Begin

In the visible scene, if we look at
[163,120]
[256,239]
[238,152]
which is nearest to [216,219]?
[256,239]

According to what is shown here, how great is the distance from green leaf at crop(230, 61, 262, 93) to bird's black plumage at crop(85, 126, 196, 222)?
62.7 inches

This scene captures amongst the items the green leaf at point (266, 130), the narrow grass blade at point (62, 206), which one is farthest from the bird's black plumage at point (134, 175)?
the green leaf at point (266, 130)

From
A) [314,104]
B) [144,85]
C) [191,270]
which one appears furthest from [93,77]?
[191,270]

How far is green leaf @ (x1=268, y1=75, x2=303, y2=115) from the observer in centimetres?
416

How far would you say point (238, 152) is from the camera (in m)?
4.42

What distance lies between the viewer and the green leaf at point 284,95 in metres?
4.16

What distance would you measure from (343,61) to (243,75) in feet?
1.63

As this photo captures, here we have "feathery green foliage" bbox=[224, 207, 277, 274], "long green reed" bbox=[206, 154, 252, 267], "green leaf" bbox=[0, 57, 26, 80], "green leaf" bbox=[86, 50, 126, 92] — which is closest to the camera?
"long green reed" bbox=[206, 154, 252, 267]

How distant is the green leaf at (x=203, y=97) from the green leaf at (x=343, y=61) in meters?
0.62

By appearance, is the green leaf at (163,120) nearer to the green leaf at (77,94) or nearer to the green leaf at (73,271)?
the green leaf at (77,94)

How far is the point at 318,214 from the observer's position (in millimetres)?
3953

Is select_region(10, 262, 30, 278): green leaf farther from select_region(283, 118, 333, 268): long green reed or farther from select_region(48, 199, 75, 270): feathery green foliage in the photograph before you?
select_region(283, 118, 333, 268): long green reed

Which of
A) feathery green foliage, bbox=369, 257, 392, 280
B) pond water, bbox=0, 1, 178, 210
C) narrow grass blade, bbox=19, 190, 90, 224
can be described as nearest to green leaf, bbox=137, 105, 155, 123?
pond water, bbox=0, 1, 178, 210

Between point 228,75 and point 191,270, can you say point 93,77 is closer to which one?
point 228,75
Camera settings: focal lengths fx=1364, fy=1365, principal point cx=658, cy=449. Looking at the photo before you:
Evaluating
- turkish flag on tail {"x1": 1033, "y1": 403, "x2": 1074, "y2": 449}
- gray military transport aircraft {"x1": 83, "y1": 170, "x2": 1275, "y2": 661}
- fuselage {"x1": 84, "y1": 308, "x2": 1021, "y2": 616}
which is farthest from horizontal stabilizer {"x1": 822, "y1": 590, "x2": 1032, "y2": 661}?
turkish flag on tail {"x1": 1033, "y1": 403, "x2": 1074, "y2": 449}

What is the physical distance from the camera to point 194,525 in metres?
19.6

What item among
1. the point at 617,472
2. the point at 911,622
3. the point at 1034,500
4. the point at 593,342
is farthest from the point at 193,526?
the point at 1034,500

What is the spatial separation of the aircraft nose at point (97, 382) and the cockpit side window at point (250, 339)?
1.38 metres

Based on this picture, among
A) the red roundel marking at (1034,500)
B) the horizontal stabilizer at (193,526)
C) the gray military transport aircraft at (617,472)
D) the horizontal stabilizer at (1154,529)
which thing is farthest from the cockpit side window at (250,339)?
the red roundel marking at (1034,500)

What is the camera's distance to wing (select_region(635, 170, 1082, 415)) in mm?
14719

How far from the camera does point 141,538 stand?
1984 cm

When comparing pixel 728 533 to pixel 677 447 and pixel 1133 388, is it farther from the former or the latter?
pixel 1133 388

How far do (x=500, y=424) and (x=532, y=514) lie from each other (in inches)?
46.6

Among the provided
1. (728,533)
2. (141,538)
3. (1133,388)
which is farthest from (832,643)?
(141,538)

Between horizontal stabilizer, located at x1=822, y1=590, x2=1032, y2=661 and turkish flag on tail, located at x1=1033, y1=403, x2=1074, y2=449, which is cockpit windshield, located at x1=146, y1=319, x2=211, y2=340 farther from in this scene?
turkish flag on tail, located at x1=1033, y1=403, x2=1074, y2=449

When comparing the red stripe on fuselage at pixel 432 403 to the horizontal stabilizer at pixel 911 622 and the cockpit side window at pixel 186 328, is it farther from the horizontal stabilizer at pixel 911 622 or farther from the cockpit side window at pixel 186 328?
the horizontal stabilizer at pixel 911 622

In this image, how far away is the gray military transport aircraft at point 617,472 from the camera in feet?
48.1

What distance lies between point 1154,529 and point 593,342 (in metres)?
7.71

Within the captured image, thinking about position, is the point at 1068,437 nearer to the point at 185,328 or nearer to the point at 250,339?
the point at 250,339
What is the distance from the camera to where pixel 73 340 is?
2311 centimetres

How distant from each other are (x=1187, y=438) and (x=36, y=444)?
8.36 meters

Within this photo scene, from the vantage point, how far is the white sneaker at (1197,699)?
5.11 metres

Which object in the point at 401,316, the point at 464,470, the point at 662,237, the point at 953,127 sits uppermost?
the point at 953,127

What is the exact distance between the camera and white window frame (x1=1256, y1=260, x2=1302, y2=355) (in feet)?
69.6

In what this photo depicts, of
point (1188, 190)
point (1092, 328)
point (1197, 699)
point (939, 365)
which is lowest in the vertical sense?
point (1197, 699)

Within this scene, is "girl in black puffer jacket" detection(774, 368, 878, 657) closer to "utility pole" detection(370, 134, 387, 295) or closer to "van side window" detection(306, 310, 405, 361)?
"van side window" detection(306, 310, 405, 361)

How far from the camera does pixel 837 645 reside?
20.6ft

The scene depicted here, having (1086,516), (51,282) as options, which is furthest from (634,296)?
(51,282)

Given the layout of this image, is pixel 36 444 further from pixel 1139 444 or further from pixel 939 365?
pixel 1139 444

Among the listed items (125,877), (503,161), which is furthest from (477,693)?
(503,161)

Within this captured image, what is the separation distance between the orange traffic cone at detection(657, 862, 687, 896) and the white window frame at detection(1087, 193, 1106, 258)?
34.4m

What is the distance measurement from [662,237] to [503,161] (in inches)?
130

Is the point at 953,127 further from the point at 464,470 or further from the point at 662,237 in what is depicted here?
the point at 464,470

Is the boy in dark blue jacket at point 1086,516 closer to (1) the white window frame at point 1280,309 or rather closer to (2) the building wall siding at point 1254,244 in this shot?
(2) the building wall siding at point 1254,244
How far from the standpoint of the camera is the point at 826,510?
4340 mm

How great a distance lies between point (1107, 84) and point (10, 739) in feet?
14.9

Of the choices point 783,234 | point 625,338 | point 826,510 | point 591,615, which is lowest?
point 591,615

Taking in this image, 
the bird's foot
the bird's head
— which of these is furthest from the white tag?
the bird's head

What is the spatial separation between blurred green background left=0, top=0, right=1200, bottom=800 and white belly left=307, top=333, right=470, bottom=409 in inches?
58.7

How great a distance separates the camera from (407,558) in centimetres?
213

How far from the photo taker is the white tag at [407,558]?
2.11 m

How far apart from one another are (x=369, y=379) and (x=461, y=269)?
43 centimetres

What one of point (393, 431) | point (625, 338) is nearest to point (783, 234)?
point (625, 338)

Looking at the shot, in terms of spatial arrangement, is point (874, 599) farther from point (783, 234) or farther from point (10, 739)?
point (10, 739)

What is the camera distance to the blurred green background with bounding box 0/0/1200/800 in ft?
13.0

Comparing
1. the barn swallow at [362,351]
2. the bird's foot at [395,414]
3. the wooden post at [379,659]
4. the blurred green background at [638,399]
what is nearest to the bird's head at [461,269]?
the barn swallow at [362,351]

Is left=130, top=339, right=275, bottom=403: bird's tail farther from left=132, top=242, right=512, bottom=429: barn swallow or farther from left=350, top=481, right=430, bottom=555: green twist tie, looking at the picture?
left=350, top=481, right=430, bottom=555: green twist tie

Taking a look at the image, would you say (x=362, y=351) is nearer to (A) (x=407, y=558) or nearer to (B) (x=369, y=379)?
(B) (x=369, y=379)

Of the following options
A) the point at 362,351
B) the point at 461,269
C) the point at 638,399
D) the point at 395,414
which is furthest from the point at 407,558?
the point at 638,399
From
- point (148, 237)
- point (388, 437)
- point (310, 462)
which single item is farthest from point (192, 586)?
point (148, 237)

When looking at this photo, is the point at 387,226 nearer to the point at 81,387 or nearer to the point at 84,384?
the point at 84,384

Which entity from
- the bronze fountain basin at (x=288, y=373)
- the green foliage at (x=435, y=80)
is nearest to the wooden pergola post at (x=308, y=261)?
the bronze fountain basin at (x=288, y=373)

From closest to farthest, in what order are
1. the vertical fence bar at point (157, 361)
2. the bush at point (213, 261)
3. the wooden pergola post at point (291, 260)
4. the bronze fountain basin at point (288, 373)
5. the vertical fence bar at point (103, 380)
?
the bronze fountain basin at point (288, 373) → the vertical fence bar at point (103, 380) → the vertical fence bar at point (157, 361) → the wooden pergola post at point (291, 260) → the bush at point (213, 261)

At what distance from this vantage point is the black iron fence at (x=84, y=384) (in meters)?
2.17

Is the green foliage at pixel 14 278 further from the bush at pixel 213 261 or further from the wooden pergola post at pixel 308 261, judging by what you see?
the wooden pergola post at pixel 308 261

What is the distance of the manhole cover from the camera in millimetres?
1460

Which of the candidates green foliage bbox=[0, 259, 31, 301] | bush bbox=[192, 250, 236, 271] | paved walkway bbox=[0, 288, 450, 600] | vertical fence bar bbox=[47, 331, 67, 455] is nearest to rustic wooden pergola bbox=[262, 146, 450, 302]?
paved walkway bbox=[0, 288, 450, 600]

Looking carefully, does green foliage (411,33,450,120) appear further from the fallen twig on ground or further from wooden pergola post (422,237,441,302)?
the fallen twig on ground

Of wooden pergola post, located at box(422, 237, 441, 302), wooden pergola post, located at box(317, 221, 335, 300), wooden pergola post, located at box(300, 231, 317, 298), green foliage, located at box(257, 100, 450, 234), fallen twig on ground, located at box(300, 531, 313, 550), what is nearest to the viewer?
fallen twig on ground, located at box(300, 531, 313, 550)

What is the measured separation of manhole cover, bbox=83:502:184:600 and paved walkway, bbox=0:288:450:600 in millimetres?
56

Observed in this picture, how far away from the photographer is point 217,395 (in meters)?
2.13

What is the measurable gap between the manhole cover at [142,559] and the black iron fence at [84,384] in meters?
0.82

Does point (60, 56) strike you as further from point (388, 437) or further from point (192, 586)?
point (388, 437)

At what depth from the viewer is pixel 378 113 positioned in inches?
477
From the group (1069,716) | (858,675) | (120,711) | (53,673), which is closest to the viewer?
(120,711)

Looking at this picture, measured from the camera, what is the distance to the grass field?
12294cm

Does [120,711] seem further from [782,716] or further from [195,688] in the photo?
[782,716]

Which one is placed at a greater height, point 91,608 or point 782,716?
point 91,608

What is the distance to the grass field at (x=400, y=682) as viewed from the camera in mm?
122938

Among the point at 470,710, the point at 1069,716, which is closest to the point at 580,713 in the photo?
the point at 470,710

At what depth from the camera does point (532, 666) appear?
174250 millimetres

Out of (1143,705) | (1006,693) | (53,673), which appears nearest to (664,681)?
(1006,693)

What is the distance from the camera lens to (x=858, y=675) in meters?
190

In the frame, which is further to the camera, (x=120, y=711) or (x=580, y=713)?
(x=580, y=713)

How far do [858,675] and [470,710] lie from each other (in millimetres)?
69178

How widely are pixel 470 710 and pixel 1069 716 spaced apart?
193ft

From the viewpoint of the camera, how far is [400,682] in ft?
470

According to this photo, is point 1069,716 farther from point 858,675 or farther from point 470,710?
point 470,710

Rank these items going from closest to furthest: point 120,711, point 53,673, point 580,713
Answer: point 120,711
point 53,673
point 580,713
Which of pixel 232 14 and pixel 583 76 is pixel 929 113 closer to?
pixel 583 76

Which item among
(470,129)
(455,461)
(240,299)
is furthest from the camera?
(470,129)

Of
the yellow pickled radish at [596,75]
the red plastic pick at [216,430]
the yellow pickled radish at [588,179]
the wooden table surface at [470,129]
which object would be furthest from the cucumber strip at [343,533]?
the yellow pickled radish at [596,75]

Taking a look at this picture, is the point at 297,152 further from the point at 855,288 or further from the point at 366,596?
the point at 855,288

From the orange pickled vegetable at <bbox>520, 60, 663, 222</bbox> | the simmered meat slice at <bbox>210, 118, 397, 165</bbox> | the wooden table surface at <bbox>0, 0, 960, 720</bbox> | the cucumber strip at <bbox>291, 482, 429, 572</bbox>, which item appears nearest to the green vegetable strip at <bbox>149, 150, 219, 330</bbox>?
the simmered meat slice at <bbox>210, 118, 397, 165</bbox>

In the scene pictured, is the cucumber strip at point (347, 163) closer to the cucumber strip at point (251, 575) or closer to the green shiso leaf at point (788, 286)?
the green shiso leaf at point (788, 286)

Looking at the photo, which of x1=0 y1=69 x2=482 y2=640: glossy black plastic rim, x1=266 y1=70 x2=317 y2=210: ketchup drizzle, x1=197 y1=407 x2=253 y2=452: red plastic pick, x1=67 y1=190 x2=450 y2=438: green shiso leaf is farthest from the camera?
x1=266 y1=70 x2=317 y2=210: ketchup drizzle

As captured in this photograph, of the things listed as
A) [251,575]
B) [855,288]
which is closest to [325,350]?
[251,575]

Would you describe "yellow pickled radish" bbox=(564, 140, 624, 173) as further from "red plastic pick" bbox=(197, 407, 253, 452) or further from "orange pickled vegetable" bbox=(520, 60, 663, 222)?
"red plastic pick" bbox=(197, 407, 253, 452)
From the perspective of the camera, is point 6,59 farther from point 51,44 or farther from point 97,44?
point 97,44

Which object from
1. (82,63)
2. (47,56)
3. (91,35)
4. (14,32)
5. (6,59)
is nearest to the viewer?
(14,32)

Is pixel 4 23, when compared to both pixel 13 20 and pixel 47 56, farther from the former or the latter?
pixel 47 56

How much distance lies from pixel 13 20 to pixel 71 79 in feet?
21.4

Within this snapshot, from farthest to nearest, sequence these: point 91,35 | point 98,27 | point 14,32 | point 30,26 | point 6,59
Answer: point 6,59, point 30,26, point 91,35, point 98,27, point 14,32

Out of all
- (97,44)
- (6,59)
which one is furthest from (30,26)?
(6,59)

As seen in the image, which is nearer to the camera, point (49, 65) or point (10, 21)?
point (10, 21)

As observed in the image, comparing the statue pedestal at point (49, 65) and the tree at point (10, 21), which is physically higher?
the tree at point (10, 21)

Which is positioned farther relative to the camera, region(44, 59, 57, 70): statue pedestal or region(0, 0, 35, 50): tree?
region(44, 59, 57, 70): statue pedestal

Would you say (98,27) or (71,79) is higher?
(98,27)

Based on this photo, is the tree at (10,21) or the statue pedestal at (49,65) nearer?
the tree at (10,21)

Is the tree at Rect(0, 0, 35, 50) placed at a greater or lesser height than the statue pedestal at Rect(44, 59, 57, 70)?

End

→ **Aim of the task**
Copy everything from the line containing "Based on this photo, is" down to the last of the items, word for word.

→ **The output**
Based on this photo, is the tree at (10,21) or the statue pedestal at (49,65) nearer?
the tree at (10,21)

Is the tree at Rect(0, 0, 35, 50) placed at a greater or lesser height than the statue pedestal at Rect(44, 59, 57, 70)?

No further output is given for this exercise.